When researching our book The Leaky Bucket: What’s Wrong With Your Fundraising…And How to Fix It, my coauthor, Ellen Bristol, and I found that few development offices measure the right things or, even worse, measure anything at all. Our finding was consistent with anecdotal experiences that were shared with us by thousands of development professionals in workshops and webinars.
This is one of the lessons nonprofits can learn from the business world—measurement is critical for improvement.
Some basics every nonprofit should be measuring include:
- total dollars raised through fundraising
- total dollars raise in each category of fundraising, for example—grants, corporate funding, special events, direct mail, telephone fundraising, in person fundraising, and online fundraising
- total number of new donors attained each year
- total number of donors who increase their giving this year
- total number of donors who decreased their giving this year
- total number of donors who stopped giving this year
- total cost of fundraising program
It’s Not Just About the Dollars
Remember, though, it’s not just about the dollars. You should be measuring things such as number of donors in your pipeline, number of grant proposals being written, and percentages of your database to give it all.
It’s important to remember that you can measure things “upstream” and “downstream.” These are called leading indicators and trailing indicators. Trailing indicators are generally measured more than leading indicators, but both are important.

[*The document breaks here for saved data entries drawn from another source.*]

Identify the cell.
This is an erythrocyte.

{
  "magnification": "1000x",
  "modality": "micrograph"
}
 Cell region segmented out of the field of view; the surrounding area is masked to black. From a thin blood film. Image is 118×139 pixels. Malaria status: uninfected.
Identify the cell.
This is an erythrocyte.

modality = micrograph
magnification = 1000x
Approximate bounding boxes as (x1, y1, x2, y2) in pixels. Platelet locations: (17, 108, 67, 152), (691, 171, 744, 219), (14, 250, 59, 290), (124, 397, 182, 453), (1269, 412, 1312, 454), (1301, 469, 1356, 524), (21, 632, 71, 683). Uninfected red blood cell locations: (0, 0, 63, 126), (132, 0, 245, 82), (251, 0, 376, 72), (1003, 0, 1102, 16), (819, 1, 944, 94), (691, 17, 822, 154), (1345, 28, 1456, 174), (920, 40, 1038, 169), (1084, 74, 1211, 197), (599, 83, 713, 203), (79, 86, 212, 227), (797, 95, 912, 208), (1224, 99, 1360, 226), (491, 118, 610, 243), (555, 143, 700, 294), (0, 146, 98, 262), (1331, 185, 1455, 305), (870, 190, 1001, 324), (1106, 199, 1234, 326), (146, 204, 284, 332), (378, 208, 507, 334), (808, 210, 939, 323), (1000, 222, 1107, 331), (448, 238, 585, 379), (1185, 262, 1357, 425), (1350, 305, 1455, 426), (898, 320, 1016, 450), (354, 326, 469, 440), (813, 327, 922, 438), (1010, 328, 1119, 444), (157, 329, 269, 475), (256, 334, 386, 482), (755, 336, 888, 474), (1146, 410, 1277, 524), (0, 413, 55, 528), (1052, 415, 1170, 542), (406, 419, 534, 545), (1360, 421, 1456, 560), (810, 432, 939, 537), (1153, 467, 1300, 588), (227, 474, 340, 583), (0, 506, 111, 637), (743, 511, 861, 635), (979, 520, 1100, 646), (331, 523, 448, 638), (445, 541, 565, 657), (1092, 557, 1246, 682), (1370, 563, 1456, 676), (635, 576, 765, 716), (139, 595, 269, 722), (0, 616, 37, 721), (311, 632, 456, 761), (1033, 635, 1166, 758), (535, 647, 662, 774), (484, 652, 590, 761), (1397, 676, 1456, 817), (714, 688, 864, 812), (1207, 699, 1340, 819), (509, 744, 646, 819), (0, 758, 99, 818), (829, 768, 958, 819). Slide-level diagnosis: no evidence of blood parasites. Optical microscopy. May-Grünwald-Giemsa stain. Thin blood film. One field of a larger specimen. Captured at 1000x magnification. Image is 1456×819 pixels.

Trailing indicators would include things such as:
- total number of grants received this year
- total dollars netted at our special event
- total number of planned gifts received
Leading indicators include items such as:
- number of visits to major donor prospects made this month
- number of major donors who attended our cultivation event and will be added to our prospect list
- total number of potential grant funders researched
Measure, Measure, Measure
So don’t forget to measure, measure, measure, both before and after the fundraising transaction, and both monetary and nonmonetary goals.